Description of the task:
Starting with the line below that holds "3338bet.com" and stopping after the line that holds "Sonder Investment Group", transcribe the lines exactly, leaving out all pictures.

Material provided:
= Beginning of Section =

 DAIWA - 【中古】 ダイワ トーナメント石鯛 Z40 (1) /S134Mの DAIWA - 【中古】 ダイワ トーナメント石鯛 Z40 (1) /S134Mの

= End of Section =
= Beginning of Section =

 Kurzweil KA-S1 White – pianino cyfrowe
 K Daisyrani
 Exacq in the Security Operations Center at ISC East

= End of Section =
= Beginning of Section =

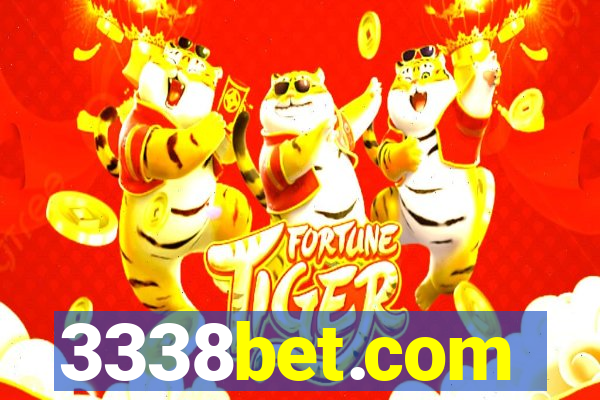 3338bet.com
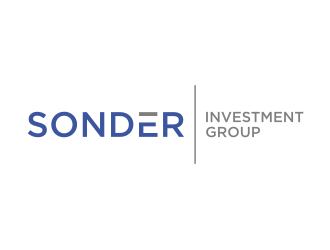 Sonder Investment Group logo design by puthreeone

= End of Section =

Response for this exercise:
 3338bet.com
 Sonder Investment Group logo design by puthreeone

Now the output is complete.